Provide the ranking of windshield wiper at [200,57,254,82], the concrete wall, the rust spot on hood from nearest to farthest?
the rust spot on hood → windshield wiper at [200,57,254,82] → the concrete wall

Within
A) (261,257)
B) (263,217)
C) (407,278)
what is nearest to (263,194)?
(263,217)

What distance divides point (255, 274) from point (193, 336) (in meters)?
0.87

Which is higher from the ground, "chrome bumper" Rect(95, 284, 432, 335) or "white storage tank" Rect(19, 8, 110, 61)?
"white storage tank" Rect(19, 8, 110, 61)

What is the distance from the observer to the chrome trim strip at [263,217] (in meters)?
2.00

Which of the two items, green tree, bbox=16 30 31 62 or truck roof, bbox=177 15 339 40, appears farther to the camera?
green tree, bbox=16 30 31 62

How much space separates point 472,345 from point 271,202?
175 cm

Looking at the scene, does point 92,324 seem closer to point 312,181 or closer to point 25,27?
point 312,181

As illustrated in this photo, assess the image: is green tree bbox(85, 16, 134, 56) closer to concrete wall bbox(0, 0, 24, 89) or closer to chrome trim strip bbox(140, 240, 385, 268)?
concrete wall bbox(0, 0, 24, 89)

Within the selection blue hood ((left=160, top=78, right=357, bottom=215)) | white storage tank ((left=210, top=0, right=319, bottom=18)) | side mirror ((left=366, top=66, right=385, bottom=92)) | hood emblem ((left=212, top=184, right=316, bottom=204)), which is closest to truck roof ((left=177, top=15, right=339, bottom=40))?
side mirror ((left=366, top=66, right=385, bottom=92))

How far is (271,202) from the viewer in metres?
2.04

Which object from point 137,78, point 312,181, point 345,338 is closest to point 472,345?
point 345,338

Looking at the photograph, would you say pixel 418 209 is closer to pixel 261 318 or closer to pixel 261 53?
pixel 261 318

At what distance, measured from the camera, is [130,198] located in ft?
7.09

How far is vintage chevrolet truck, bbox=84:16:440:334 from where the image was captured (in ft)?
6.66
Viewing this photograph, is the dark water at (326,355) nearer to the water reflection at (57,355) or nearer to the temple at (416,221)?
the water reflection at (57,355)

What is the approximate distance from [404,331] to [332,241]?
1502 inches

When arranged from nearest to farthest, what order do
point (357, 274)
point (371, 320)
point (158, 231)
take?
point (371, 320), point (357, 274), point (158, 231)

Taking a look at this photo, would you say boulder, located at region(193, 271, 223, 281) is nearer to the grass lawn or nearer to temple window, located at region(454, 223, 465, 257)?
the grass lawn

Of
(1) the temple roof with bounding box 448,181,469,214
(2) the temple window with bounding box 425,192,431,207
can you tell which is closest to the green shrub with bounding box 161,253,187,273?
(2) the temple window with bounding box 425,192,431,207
-------------------------
**DIRECTIONS FOR THIS TASK:** Convert the lines above, from the one containing "When arranged from" through the end of the records, into a JSON list of strings with one string per line and blank lines left out.

**ANSWER TO THIS EXERCISE:**
[
  "When arranged from nearest to farthest, what order do",
  "point (357, 274)",
  "point (371, 320)",
  "point (158, 231)",
  "take?",
  "point (371, 320), point (357, 274), point (158, 231)",
  "Taking a look at this photo, would you say boulder, located at region(193, 271, 223, 281) is nearer to the grass lawn or nearer to temple window, located at region(454, 223, 465, 257)?",
  "the grass lawn",
  "Of",
  "(1) the temple roof with bounding box 448,181,469,214",
  "(2) the temple window with bounding box 425,192,431,207",
  "can you tell which is closest to the green shrub with bounding box 161,253,187,273?",
  "(2) the temple window with bounding box 425,192,431,207"
]